1. **Forces on Block \( M_1 \):**
   - The force due to gravity along the incline: \( F_{g1} = M_1 g \sin(\theta_1) \)
   - The friction force on \( M_1 \): \( F_{\text{friction}_1} = \mu_1 M_1 g \cos(\theta_1) \)
   - Total net force on \( M_1 \): 
     \[
     F_{M_1} = M_1 g \sin(\theta_1) - \mu_1 M_1 g \cos(\theta_1)
     \]

2. **Forces on Block \( M_2 \):**
   - The force due to gravity along the incline: \( F_{g2} = M_2 g \sin(\theta_2) \)
   - The friction force on \( M_2 \): \( F_{\text{friction}_2} = \mu_2 M_2 g \cos(\theta_2) \)
   - Total net force on \( M_2 \):
     \[
     F_{M_2} = M_2 g \sin(\theta_2) - \mu_2 M_2 g \cos(\theta_2)
     \]

3. **Applying Newton's Second Law:**
   The net forces on both blocks will result in their acceleration, and since they are connected by a pulley, they will have the same magnitude of acceleration \( a \).

   For block \( M_1 \):
   \[
   M_1 a = M_1 g \sin(\theta_1) - \mu_1 M_1 g \cos(\theta_1)
   \]

   For block \( M_2 \):
   \[
   M_2 a = M_2 g \sin(\theta_2) - \mu_2 M_2 g \cos(\theta_2)
   \]

4. **Equating the forces:**
   Since the tension in the rope is the same for both blocks and they have the same acceleration \( a \), we solve these two equations simultaneously for \( a \).

### Calculation:
Substitute the given values into the equations:

For block \( M_1 \):
\[
M_1 a = M_1 g \sin(47.5^\circ) - \mu_1 M_1 g \cos(47.5^\circ)
\]
\[
2.25 a = 2.25 \times 9.8 \times \sin(47.5^\circ) - 0.205 \times 2.25 \times 9.8 \times \cos(47.5^\circ)
\]

For block \( M_2 \):
\[
M_2 a = M_2 g \sin(33.5^\circ) - \mu_2 M_2 g \cos(33.5^\circ)
\]
\[
7.35 a = 7.35 \times 9.8 \times \sin(33.5^\circ) - 0.105 \times 7.35 \times 9.8 \times \cos(33.5^\circ)
\]

Let me calculate the values now.The magnitude of the acceleration \( a_2 \) of block \( M_2 \) is approximately \( 2.11 \, \text{m/s}^2 \).

Would you like more details or have any questions?

Here are five related questions to expand your understanding:
1. How does the coefficient of kinetic friction affect the motion of the blocks?
2. What would happen to the acceleration if the incline angles were increased or decreased?
3. How would adding mass to block \( M_1 \) affect the system’s acceleration?
4. What would the acceleration be if the pulley had mass or friction?
5. How can we calculate the tension in the string?

**Tip:** Always check if the forces acting parallel and perpendicular to the incline are correctly decomposed into their respective components when solving similar problems.

Two blocks, M_1 and M_2, are connected by a massless string that passes over a massless pulley.

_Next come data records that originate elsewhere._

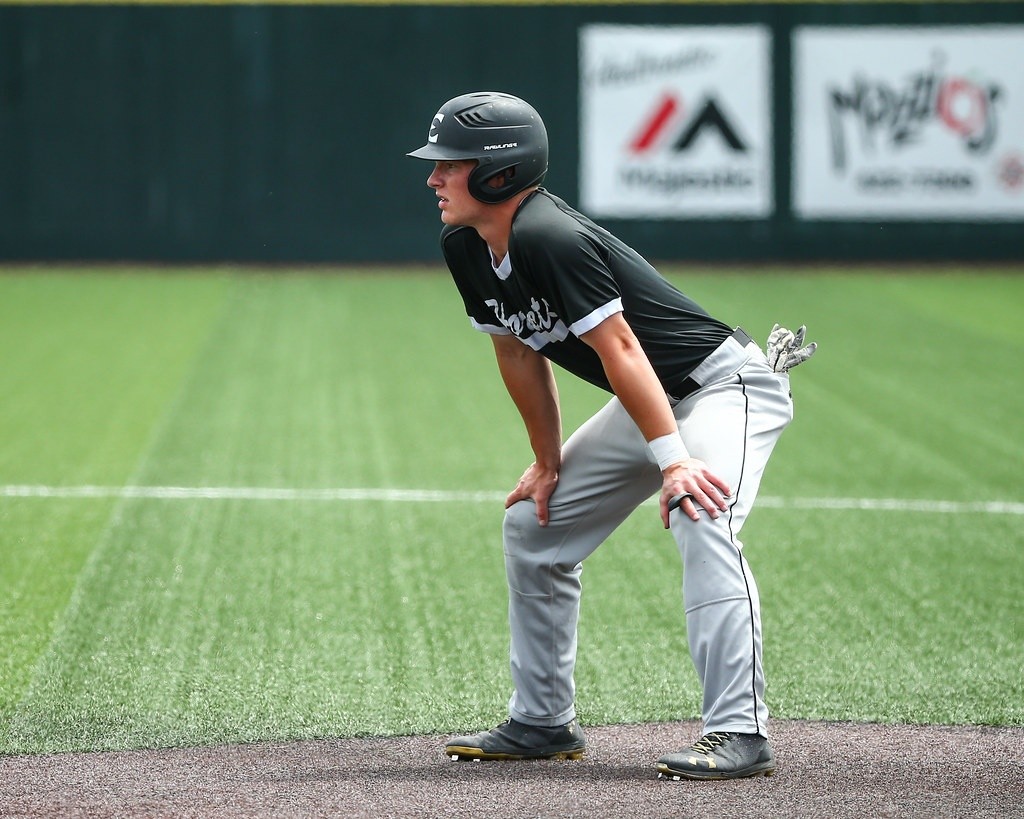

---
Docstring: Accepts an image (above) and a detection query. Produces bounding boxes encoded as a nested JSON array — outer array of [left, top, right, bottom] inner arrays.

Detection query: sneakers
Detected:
[[446, 715, 586, 762], [656, 731, 775, 781]]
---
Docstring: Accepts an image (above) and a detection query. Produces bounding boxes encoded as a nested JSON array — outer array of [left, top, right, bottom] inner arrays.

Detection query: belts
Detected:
[[668, 326, 752, 401]]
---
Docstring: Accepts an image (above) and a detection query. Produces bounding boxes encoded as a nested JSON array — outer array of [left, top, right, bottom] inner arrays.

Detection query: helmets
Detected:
[[406, 92, 549, 204]]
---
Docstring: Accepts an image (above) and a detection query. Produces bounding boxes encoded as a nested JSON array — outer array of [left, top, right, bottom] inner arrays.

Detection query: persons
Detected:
[[407, 92, 818, 780]]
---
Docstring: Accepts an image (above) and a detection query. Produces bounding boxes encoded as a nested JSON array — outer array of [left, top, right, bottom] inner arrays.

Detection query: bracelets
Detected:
[[649, 430, 690, 472]]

M_1 has a mass of 2.25 kg and is on an incline of angle θ_1 = 47.5° that has a coefficient of kinetic friction μ_1 = 0.205. M_2 has a mass of 7.35 kg and is on an incline of angle θ_2 = 33.5° that has a coefficient of kinetic friction μ_2 = 0.105. The two-block system is in motion, with block M_2 sliding down the ramp. Find the magnitude a_2 of the acceleration of block M_2.

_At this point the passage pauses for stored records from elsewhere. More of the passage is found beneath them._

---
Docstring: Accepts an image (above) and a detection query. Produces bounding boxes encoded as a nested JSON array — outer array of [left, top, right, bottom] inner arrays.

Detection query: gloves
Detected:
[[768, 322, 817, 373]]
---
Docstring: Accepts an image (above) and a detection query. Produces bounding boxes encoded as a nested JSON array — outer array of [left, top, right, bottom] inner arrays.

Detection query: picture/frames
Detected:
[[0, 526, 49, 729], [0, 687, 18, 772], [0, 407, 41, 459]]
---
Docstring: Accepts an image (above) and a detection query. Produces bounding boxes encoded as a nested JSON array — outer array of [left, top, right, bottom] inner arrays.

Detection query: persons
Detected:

Solve for the acceleration of two blocks connected by a massless string on inclined planes with friction. M_1 (2.25 kg) is on a 47.5° incline with μ_1 = 0.205, and M_2 (7.35 kg) is on a 33.5° incline with μ_2 = 0.105. Using Newton's Second Law, determine the system's acceleration.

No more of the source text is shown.